RAPIDLY approaching six weeks after the Brexit vote and, excepting musical chairs in the cabinet office, little has changed on the ground. In the ethereal world of financial forecasts, however, analysis has seemingly taken on a gloomier tint with each passing day.
The latest nihilistic Nostradamus to emerge from the shadows of a poky London office, shuffling a report sheet of impending doom, destruction and dismay, is the National Institute of Economic and Social Research (NIESR), who have now estimated that the UK stands a 50 per cent chance of blundering into recession by 2018.
One of many ‘thinktanks’ to have been made to feel somewhat worthwhile since the Brexit vote, temporarily basking in the warm glow of raw bewilderment, the NIESR claims that more than 300,000 jobs will be flushed down the drain by the third quarter of 2017, that inflation will rise above three per cent, and the government will be forced to borrow £47 billion on top of all its other expenses.
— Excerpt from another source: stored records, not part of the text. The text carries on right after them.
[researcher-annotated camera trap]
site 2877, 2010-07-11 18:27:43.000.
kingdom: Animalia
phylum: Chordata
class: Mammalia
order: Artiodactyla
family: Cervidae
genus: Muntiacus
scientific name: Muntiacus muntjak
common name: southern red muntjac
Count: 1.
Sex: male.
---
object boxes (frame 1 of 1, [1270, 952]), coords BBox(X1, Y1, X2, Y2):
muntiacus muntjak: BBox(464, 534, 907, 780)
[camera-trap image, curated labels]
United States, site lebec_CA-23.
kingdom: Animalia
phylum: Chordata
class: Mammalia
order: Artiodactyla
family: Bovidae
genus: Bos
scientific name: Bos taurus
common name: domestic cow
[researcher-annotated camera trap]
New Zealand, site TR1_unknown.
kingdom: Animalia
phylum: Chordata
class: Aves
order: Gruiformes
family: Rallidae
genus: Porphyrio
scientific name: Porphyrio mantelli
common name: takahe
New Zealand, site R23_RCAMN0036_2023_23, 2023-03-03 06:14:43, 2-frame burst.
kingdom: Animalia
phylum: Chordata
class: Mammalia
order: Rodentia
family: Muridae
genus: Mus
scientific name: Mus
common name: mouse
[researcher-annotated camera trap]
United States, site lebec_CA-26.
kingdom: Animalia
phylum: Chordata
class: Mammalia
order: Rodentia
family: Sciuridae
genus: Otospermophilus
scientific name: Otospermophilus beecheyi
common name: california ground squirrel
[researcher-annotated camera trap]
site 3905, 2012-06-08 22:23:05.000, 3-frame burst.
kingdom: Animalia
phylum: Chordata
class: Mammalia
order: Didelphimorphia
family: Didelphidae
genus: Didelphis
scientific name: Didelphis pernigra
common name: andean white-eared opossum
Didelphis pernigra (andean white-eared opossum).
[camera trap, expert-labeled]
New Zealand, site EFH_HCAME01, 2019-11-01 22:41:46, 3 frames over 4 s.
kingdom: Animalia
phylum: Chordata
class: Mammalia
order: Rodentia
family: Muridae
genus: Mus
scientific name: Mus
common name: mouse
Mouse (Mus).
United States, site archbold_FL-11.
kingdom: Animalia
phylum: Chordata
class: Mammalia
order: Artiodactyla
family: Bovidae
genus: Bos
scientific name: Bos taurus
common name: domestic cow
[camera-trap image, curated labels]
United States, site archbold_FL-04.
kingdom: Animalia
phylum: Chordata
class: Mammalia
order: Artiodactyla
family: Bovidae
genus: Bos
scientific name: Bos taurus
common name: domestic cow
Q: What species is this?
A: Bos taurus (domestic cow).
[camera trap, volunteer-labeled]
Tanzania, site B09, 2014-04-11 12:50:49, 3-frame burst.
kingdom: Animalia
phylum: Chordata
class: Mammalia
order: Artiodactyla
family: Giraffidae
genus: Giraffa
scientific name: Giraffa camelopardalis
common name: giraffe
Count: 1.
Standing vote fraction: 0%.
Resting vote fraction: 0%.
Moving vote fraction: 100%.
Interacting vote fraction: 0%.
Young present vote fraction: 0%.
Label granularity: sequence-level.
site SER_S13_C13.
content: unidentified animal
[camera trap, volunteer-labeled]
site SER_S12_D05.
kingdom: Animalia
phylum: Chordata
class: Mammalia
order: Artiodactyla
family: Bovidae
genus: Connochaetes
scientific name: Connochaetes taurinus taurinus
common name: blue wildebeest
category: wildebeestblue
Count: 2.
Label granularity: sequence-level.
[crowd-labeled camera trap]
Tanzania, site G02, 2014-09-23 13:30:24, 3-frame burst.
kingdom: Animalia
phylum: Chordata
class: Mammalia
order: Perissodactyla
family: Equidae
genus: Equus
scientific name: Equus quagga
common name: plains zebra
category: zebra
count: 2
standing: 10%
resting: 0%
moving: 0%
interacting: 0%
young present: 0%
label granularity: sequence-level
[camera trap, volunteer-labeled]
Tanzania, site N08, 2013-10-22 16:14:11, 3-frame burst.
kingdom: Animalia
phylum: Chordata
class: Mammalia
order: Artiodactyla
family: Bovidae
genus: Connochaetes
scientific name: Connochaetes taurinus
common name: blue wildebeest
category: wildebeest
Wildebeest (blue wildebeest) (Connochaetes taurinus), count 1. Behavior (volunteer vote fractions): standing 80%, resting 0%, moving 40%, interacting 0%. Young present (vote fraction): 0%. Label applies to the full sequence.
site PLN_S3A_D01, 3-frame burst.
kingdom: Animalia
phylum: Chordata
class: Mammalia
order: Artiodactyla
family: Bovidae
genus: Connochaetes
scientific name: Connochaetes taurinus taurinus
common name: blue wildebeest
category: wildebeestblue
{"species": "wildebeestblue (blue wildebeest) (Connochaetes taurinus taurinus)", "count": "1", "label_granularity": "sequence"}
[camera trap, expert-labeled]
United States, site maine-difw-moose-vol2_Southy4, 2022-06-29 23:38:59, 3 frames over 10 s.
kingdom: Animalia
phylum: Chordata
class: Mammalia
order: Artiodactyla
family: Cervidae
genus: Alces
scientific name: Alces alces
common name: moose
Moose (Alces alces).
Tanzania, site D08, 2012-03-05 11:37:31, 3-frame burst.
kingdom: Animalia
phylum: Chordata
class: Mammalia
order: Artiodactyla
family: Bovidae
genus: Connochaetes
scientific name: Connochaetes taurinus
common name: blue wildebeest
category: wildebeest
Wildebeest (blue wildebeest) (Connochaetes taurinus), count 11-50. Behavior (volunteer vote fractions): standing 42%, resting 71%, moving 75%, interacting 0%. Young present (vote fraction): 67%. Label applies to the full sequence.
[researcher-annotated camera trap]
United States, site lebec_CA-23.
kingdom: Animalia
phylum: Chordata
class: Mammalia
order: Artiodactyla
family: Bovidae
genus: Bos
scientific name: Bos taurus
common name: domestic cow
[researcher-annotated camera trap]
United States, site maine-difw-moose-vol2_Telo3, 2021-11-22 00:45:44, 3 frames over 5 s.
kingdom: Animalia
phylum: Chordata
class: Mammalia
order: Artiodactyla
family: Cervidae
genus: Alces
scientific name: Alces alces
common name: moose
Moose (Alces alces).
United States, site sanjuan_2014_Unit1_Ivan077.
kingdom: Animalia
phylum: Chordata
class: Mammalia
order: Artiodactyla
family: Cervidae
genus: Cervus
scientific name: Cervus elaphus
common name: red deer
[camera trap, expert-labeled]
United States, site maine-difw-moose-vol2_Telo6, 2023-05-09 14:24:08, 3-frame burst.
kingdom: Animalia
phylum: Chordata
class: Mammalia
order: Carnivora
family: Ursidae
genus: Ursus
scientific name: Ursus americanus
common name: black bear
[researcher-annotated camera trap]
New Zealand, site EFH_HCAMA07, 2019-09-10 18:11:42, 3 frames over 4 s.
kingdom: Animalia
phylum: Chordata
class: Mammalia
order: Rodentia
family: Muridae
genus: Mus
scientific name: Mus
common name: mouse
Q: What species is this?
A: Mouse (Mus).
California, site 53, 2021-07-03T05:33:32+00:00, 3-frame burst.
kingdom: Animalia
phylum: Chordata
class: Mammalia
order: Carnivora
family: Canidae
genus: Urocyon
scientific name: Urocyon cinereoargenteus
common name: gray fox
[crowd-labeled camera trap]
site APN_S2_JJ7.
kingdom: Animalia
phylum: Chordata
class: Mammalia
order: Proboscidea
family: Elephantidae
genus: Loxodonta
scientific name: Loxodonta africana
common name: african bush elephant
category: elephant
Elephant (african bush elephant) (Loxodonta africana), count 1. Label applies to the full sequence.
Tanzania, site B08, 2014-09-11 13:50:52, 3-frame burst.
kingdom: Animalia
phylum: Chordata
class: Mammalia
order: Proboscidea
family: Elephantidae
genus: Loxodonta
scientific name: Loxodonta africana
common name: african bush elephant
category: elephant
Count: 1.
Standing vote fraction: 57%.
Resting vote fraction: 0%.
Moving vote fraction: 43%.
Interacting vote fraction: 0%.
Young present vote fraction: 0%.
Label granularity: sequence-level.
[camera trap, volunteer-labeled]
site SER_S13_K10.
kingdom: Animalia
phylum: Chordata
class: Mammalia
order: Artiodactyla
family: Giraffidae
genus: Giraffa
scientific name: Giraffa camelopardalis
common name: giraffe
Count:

The economy is expected to slowly grind to a standstill, plodding along at 0.2 per cent this quarter, and struggling to hit even that depressing target throughout the remainder of the year.
“We expect the UK to experience a marked economic slowdown in the second half of this year and throughout 2017. There is an even chance of a technical recession in the next 18 months while there is an elevated risk of further deterioration in the near term,” said principal research fellow at NIESR, Simon Kirby.
His colleague Jack Meaning advised monetary policymakers to take a ‘sledgehammer’ approach in their fiscal response to the growing crisis, and the NIESR suggested that government intervention will be necessary to stimulate the economy through tax cuts or spending increases as higher unemployment and lower wages muffle consumerism.